The film obviously elicits comparisons to The Thousand and One Nights. But with its intricate narrative structure, its stories within stories, and its deferred resolutions, Bab’Aziz bears even closer resemblance to one of the Nights’ palimpsests in Western culture: Pier Paolo Pasolini’s 1974 film The Arabian Nights, which shares with Khemir’s film a matter-of-fact fascination with ritual. Indeed, despite its director’s Tunisian background and his manifest concern for the image of Islam, Bab’Aziz’s aesthetic DNA feels distinctly European, notably Italian. Khemir’s collaborator on the script was the legendary Tonino Guerra, Michelangelo Antonioni’s partner on L’Avventura, La Notte, and Blow Up, among other films. (Guerra has had fruitful collaborations with Andrei Tarkovsky, Francesco Rosi, Federico Fellini, the Taviani brothers, and Theo Angelopoulos as well.) The sensuous depiction of the desert as a place for the submersion of identity and for endless quests, for rebirth and for reinvention, also recalls Bernardo Bertolucci’s The Sheltering Sky and Valerio Zurlini’s Desert of the Tartars, not to mention The Passenger (interestingly, one of the few major Antonioni films Guerra did not write).
But it is precisely in its treatment of the desert that the fantastic aspect of Khemir’s film turns back on itself. Whereas the film at first seems to be set in the distant past, as the travelers’ journey progresses, traces of the present creep into the story. There are images of trucks, a reference to a bus, and other glimpses of the world beyond. Zaid’s final story is introduced with a shot of a passing airplane.
This young man with the baseball cap and the backpack walking across the desert sands with the blind, turbaned mystic and his wee granddaughter makes for a seductively incongruous image.
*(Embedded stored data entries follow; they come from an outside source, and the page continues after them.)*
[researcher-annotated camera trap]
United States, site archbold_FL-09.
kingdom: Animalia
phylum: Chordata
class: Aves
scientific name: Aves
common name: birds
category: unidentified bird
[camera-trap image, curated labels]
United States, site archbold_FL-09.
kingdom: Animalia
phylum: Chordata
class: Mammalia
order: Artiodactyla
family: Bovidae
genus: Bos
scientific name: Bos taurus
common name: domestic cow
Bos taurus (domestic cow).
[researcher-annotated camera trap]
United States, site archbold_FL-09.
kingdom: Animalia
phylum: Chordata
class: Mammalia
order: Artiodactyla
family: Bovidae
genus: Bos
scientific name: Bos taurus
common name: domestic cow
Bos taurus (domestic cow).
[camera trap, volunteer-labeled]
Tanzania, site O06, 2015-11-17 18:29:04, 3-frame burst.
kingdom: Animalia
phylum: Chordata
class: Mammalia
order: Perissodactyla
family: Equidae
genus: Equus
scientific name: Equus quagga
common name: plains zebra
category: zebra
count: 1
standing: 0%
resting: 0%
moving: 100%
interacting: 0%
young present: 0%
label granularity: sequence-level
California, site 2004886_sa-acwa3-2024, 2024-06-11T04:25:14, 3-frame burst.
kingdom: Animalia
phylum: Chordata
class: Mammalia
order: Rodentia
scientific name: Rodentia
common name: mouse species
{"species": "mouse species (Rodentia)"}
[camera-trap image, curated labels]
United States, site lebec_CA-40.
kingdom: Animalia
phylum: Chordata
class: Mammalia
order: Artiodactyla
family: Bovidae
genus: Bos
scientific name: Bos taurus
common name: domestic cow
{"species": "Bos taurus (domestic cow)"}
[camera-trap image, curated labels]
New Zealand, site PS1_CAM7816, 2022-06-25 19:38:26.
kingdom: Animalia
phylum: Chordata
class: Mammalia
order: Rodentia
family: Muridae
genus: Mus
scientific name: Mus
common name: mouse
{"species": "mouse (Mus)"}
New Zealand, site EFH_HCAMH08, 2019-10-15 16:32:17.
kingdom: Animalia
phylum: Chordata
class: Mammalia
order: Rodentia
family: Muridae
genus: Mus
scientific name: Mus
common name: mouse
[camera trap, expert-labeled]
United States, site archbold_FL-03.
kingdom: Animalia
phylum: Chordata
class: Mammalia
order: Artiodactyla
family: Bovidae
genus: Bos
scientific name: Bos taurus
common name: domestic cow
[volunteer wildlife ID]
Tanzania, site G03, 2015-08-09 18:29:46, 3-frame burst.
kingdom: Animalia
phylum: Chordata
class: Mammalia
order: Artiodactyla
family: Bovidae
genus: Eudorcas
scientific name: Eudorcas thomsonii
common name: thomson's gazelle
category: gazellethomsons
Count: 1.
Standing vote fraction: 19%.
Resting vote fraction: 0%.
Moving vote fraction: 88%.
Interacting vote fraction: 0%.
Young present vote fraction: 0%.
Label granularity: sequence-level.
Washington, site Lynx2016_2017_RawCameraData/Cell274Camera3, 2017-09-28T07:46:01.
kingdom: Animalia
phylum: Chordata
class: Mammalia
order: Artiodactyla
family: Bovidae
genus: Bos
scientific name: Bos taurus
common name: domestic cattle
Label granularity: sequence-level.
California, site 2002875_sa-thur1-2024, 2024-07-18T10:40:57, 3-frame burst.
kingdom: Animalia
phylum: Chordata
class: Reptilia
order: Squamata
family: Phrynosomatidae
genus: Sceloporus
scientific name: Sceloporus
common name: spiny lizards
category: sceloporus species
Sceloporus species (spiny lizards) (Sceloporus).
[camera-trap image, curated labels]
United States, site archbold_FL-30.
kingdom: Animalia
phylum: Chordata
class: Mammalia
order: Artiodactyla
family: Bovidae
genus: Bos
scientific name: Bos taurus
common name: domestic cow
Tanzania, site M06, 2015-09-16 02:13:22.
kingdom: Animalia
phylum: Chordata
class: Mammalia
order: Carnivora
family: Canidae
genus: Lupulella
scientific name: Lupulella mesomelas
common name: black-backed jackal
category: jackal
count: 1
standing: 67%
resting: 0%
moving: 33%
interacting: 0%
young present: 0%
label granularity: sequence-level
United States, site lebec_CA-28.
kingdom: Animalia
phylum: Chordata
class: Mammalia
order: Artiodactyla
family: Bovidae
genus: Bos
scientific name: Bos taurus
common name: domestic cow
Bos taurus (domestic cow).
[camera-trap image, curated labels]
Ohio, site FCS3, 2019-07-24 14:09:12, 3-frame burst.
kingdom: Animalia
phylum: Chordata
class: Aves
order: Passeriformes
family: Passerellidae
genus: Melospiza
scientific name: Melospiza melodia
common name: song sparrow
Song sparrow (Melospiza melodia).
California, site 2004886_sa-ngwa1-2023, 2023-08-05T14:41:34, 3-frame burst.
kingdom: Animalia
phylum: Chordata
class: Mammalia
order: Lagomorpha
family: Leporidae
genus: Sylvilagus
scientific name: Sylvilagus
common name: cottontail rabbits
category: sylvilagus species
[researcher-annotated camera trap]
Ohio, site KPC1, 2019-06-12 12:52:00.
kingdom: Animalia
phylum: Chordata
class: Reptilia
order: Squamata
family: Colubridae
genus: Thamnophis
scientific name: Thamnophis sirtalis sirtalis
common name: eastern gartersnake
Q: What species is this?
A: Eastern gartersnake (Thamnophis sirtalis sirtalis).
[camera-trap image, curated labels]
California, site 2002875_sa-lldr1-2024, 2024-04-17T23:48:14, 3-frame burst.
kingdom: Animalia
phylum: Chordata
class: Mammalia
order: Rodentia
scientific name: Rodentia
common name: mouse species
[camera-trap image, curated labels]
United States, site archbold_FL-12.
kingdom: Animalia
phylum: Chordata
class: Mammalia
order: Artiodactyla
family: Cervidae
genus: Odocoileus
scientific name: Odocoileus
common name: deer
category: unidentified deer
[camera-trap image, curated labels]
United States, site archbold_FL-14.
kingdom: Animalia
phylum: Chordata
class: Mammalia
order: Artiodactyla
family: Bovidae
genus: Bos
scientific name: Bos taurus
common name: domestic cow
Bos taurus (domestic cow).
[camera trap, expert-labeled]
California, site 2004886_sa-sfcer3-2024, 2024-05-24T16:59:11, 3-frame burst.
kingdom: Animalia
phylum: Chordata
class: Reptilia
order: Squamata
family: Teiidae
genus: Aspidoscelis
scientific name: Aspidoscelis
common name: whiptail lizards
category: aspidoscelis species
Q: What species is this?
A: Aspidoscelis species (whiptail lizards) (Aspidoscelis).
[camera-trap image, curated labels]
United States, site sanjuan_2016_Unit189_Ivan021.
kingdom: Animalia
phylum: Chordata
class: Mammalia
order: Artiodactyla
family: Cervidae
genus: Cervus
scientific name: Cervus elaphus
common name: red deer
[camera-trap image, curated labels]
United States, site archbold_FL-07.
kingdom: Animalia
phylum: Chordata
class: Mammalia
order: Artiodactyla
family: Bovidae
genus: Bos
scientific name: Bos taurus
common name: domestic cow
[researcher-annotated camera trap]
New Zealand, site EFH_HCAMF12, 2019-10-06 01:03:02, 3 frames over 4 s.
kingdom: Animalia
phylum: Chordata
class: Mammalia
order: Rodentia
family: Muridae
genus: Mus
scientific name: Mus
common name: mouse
It also presents the film with one of its most powerful moments. When a tired and weakened Bab’Aziz requests that Ishtar leave him and proceed to the gathering with Zaid, the girl refuses, struggles, but finally relents, leaving behind forever the old man who was once, perhaps, a prince. Ishtar’s journey, in that sense, mirrors that of the film itself. Bab’Aziz ultimately finds itself in an ambiguous place, open to the world at large and uncertain as to what new marvels the future holds.